Schneider told the story of a native woman who came up to her with a little boy, the woman’s only son, and said, “This is your son.” Schneider said people often try to give their kids to her so the children could have a better life. But that was not the case this time. The woman explained that when Schneider was there six years ago, he was an infant and the medical staff was able to save him simply because they could give him an IV. The villagers viewed the child as reborn, and they held a renaming ceremony — to name him Karen. “I think my presence had something to do with him living, maybe.”

The Mercy Medical Mission travels to Guyana, Peru and Haiti, among other places. Schneider said that 12 percent of children don’t make it to the age of five in Haiti because they die of malnutrition and diarrhea. She said the middle class live in homes with a tin roofs and most Haitians wear shoes made from tires. The unemployment rate is 80 percent. Schneider spoke of a man who couldn’t find a job. He was educated, fluent in five languages and thought himself the luckiest man because she paid him $10 a day to translate for her.

 

Children in Pain, in Need

Health issues that Americans easily cure are deadly to people living in the third-world. One common ailment is the bite of the scabies mite, which lives underneath the skin where it feeds and reproduces. The bites are extremely itchy -- so itchy that one child rubbed to the bone in his feet. Because there is no water, people’s scratch the bites with dirty nails and cause impetigo. People don’t have $2.50 for treatment, the cost of one bottle of Permethrin, a synthetic chemical used to treat insect infestation. One bottle can treat up to five children.

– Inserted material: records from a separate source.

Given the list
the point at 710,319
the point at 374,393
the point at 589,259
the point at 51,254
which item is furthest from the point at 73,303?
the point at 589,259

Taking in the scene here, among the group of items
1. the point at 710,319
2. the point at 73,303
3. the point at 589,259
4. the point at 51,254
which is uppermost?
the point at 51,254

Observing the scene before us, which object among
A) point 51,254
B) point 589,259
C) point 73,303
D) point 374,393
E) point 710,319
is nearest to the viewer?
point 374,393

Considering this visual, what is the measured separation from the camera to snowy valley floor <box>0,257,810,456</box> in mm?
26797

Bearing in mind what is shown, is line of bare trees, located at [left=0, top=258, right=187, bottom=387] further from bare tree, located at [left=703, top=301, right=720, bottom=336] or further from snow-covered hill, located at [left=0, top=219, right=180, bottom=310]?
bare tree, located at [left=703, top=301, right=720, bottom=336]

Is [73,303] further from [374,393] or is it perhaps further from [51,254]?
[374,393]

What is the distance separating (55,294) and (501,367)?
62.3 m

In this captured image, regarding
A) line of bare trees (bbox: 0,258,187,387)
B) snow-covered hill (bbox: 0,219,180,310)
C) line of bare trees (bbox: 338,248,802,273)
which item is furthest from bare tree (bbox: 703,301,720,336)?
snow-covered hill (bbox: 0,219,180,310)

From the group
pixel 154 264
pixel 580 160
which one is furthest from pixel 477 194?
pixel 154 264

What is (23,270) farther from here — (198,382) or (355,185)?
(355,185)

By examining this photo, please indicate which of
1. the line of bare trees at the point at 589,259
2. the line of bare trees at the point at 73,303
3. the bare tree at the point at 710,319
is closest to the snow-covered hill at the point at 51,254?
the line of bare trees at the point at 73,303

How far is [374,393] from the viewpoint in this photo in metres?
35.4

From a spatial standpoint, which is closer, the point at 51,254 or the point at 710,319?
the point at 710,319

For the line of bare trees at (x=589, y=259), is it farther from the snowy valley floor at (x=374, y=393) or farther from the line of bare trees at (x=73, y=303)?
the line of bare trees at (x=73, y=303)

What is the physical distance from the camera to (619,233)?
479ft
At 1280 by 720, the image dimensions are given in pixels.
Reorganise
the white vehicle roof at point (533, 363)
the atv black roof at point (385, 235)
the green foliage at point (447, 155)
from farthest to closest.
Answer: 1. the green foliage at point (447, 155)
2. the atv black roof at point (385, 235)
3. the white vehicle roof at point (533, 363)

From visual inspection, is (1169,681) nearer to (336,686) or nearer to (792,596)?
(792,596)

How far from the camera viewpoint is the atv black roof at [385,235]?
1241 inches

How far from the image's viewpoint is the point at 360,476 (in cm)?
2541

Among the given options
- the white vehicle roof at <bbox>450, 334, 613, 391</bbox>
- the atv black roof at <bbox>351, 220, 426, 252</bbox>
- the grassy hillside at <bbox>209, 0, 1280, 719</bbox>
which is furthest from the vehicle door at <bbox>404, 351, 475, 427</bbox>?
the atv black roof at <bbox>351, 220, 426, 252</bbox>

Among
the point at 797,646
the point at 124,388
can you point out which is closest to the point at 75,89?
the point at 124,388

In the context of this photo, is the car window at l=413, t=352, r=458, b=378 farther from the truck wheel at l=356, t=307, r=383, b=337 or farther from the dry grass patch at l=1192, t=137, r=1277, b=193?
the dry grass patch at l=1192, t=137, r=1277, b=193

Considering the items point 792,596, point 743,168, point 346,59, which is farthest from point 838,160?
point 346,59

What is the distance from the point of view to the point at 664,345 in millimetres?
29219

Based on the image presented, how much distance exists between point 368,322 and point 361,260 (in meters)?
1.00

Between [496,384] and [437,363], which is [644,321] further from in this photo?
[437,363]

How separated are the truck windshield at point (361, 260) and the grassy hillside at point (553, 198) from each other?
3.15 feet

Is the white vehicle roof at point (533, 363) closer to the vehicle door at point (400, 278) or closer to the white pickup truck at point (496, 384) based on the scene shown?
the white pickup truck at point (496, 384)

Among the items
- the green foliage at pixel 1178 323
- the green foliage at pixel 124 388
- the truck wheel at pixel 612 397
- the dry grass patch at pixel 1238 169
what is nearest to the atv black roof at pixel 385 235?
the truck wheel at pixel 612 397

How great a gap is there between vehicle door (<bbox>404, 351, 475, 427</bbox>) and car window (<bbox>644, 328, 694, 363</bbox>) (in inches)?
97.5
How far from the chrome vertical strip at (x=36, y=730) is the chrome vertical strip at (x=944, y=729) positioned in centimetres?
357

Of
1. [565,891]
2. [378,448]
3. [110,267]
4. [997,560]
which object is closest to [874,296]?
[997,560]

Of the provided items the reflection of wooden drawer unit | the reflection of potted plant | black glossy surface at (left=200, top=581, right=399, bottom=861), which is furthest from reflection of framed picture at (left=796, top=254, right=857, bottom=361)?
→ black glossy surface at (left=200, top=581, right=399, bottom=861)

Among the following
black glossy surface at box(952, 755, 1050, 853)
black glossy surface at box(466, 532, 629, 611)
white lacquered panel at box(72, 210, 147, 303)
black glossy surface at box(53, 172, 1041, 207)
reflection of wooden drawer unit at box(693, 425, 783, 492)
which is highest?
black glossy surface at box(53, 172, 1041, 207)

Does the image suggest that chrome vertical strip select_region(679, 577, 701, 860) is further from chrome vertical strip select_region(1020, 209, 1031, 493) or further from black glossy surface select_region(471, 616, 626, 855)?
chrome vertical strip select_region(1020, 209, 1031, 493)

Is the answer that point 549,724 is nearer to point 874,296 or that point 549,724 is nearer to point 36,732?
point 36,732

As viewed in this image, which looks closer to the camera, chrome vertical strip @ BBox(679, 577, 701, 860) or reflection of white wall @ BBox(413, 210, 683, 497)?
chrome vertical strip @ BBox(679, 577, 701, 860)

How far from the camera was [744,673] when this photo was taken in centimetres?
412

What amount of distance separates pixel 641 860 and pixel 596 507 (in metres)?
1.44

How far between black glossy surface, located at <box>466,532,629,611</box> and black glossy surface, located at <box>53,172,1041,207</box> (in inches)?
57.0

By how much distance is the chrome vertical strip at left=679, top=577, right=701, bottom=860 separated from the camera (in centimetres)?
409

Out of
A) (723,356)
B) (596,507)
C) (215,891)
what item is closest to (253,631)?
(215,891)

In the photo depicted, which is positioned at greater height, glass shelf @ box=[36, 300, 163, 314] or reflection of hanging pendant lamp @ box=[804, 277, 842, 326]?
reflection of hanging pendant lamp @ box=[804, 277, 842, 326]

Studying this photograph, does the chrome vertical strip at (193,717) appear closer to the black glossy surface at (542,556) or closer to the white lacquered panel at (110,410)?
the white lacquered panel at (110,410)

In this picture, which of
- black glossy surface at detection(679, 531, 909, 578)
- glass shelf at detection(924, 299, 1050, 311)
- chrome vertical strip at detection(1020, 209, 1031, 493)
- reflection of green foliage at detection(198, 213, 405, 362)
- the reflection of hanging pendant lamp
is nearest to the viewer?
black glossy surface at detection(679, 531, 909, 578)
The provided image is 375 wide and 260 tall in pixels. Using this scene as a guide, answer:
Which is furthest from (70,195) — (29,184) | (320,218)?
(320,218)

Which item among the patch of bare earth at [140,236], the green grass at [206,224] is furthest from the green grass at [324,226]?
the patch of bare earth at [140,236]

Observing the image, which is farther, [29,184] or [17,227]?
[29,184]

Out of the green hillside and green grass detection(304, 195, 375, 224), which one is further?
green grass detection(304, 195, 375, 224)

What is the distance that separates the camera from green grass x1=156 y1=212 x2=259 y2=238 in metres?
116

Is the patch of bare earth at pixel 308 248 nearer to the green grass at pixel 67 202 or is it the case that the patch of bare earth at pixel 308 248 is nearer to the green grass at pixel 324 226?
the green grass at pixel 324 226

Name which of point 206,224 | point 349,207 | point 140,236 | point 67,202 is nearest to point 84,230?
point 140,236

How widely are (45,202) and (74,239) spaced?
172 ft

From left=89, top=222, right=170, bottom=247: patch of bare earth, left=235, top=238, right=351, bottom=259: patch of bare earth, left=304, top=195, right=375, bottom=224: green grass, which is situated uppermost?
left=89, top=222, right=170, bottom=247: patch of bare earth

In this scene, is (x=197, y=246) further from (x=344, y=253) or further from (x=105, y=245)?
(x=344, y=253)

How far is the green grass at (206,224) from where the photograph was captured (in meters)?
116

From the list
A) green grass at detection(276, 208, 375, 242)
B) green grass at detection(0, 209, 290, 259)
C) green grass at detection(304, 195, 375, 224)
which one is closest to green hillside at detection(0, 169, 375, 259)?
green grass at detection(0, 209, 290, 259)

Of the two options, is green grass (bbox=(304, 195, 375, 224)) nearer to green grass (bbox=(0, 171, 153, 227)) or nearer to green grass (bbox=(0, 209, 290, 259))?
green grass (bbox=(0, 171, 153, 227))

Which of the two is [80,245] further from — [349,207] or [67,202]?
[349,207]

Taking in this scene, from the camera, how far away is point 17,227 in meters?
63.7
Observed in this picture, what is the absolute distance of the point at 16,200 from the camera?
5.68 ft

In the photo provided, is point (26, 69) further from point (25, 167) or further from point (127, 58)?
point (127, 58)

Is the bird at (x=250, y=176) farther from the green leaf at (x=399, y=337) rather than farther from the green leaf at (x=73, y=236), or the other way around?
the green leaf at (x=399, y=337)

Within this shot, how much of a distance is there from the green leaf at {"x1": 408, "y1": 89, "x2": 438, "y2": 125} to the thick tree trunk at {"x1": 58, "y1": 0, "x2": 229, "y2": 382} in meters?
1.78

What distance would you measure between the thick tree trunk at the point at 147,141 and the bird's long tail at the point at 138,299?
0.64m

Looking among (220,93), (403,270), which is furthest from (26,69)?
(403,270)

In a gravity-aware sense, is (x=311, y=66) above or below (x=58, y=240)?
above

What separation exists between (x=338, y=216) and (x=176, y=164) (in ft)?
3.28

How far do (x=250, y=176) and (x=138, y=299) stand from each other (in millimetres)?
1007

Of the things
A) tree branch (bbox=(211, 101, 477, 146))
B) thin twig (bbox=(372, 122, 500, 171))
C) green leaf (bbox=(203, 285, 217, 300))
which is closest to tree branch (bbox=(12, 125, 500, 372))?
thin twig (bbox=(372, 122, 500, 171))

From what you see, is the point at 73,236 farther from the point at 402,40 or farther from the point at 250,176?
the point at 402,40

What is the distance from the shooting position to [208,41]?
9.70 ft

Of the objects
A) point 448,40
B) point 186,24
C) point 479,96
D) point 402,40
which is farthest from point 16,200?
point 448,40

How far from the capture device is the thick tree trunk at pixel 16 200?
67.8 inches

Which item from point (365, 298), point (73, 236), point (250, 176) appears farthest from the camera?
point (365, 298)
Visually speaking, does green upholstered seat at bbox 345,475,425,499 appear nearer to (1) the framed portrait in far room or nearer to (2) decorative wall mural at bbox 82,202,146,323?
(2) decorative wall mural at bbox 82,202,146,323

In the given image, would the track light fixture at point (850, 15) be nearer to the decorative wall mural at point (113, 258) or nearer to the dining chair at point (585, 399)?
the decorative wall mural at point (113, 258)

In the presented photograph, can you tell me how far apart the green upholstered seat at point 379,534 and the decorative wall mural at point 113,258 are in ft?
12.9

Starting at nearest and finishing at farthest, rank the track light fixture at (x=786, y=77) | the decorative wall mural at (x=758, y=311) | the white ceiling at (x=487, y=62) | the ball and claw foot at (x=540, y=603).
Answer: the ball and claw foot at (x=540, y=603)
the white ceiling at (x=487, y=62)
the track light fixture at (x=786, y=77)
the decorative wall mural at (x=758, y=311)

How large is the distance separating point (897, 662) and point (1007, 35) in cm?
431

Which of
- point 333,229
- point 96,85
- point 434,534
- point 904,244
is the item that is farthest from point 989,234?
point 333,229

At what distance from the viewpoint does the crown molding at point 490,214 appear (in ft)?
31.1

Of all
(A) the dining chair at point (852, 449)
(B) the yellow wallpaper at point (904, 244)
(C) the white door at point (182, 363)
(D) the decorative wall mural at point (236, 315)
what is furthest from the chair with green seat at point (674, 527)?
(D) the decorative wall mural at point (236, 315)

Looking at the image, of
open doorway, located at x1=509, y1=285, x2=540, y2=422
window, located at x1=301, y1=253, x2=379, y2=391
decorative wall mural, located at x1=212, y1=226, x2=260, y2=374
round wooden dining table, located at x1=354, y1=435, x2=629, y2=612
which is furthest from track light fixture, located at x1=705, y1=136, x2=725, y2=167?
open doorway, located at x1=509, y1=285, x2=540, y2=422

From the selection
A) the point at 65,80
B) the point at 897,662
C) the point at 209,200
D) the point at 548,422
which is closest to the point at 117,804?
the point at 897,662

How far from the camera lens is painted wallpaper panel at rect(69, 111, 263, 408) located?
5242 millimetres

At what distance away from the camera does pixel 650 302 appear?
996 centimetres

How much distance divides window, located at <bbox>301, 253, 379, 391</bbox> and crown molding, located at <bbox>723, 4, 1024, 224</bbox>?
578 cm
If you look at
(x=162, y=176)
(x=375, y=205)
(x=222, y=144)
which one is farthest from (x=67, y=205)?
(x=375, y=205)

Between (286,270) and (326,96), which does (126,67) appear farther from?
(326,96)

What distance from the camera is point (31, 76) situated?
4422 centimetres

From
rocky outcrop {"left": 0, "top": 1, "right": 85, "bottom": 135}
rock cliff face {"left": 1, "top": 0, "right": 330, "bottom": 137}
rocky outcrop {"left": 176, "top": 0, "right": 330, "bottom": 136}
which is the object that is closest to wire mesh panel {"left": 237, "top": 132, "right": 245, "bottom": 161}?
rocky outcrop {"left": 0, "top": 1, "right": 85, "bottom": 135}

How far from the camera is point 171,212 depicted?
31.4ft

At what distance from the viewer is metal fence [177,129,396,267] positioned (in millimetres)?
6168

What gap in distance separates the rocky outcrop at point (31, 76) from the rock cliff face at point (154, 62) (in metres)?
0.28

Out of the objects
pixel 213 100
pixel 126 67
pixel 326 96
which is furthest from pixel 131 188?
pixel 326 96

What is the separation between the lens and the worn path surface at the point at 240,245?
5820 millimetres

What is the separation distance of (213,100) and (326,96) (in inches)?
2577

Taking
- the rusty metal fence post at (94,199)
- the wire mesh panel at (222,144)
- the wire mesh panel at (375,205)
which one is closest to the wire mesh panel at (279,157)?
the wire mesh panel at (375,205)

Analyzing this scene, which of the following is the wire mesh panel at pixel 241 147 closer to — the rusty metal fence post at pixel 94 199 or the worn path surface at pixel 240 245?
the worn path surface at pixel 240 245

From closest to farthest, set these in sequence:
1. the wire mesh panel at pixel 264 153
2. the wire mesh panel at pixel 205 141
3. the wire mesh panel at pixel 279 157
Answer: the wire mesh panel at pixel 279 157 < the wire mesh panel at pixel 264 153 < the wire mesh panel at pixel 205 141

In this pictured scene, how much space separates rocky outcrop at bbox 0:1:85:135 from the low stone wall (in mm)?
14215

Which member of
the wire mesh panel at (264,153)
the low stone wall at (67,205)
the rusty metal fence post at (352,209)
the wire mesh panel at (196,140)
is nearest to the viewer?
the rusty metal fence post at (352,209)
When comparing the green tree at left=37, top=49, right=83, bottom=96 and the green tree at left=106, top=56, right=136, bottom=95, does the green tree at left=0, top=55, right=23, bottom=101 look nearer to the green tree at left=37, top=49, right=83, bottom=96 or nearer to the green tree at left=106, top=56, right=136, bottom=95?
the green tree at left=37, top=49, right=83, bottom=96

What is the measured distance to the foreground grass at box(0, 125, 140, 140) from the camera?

Another problem is worms. Almost every child in Africa, India and Southeast Asia has them. Schneider said that most kids play in the dirt, which in poor countries often doubles as a bathroom. Worm eggs are transmitted from people to the soil. An easy fix is one five-cent tablet of Albendazole, a drug used for the treatment of worm-infestation. Without this inexpensive medicine, intestinal blockage occurs and children in places such as Haiti have green-colored vomit. Most people can’t afford surgery to correct the condition, so the children die.

Nursing major Alyssa Smith was shocked after learning that children die from diseases that are affordable to cure in the United States. “It’s really horrible because if we have the technologies to prevent the diseases then no one should have to suffer through a disease that is preventable.”

What Can You Do?

Smith added that service trips are one way young people can help. “I feel like with the knowledge I will gain as a nursing student, this is what I should do. I should share my knowledge and help people with it.”

Schneider’s Mercy Medical Mission also checks children for anemia and provides proper vitamins and iron supplements to correct the condition. Schneider said mothers often refuse to give their children the vitamins because if the children are feeling better, they can cry at night from hunger.

Stunting is often an outcome of such malnutrition. Schneider showed a picture of an eight-year-old girl who looked like she was four due to malnutrition.